*Text*:

- - - -

December 15th, 2010     by Erin Konsmo     Comments

This is the third and final part of an introductory series of posts. Parts one and two can be found here and here. What makes us different as Metis youth? What makes me different, and why do I continue to fiercely voice this opinion?

There are specific vulnerabilities to Metis that increases the chances of us being affected by HIV, and I am sick of the racism that is felt by being placed in this colonial grouping of all Indigenous people. I’m not the same. I grew up eating doughgots, not bannock; I grew up with beading/arts/crafts as my medicine, not learning off the medicine wheel (I don’t want you to relate everything to the medicine wheel, because that means nothing to me!); my grandparents spoke Michif (a language specific to Metis), not Cree or Anishnaabe; I say thank you by saying “Marse eki” not “meegwitch,” I grew up trying to feel out two drastic different sides of identity (my soft Metis mother and my white, loving, conservative father). Yes, it’s true my grandmother also felt the effects of residential school, and yes, I feel the effects of colonization and blood memory, but they are not the same experience as every other Aboriginal youth. They’re specific to me, a Metis.

When we lost my Metis grandmother it greatly impacted my family in a way I believe to be related to the absence of our last sense of indigeniety, placing myself and my sister/brothers into the potential to be affected by HIV. I did not grow up with ceremony and tradition knowing it to be Aboriginal, so when you throw me into ceremony and Aboriginal culture and say that will save my sexual and reproductive health without recognizing that I’m scared, I’ll retreat. I’ll retreat back into my shell and hide from any sexual health teaching. You have to be gentle with me. You have to recognize that I still have to answer to the whiteness that is portrayed in my facial features and that I don’t want to completely alienate myself from my father’s Norwegian blood, because after all, that is my blood as well. This is a careful massage specific to so many other Metis people and communities. It’s a careful massage that in this current time local AIDS service organizations do not recognize, that local, provincial and federal health programs could care less about, and an attack, however subversive, at assimilating Metis-specific health needs into the general health needs of all Canadians.

- - - -

*Entries provided*:
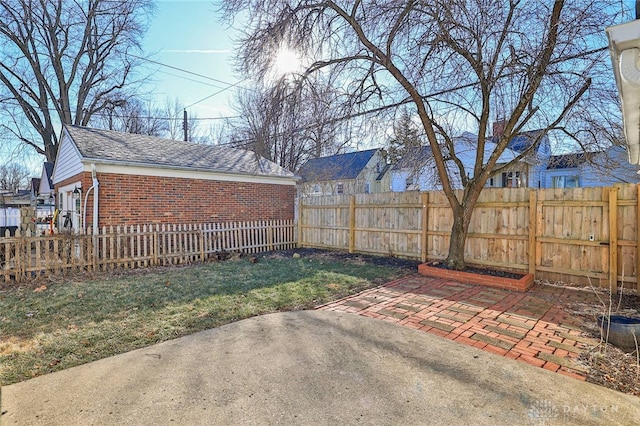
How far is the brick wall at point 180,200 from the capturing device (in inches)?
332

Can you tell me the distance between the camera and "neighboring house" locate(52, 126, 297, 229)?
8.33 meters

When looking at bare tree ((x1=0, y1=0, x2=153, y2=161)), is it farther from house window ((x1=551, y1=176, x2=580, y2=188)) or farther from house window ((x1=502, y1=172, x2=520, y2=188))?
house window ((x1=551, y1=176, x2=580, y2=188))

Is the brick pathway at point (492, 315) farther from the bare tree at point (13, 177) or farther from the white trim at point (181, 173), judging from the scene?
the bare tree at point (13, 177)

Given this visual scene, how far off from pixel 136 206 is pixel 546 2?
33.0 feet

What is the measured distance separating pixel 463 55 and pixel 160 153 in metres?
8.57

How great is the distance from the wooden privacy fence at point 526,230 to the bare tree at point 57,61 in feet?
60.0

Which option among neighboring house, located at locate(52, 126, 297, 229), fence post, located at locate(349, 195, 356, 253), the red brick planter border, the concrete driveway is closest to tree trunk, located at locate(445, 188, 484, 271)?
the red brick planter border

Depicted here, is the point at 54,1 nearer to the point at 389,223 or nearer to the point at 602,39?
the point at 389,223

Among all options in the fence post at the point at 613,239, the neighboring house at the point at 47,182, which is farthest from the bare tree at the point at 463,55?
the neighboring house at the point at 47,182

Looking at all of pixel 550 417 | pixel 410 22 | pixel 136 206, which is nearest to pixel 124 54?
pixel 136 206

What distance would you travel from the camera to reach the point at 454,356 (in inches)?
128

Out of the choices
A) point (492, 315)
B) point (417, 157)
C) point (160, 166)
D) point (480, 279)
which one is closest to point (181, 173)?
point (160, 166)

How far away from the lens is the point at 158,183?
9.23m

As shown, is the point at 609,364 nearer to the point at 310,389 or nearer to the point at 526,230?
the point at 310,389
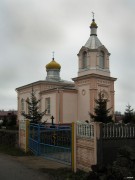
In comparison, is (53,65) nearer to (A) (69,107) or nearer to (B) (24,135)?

- - - -

*Exercises to complete*:
1: Rewrite the stretch of the Metis youth post from "This is the" through "voice this opinion?", changing "fiercely" to "loudly".
2: According to the Metis youth post, what language did the author's grandparents speak?
3: Pick up the post on Metis youth and HIV after its last sentence and carry it forward.

*Answers to each task*:
1:
This is the third and final part of an introductory series of posts. Parts one and two can be found here and here. What makes us different as Metis youth? What makes me different, and why do I continue to loudly voice this opinion?

2: Michif, a language specific to Metis.

3:
I’m sick of it. I’m sad about seeing my Metis elders and other Metis youth affected by HIV. It makes me sick to my stomach when I argue with Health Services back home and talk to nursing students who think just taking a Tobacco 101 course will keep me or my Metis brothers and sisters from being affected by HIV or other sexually transmitted infections. It’s so much more. My sexual and reproductive health go way beyond this.

You tell me that my experience isn’t the same as someone who lives or grew up on the reserve, you tell me that I don’t experience racism like someone who has darker skin, so why the hell would you lump my experience and sexual health needs within the First Nations or Inuit experience to be the same as mine?! Better yet, why would my experiences of sexual health or of HIV/AIDS be the same as the general population?!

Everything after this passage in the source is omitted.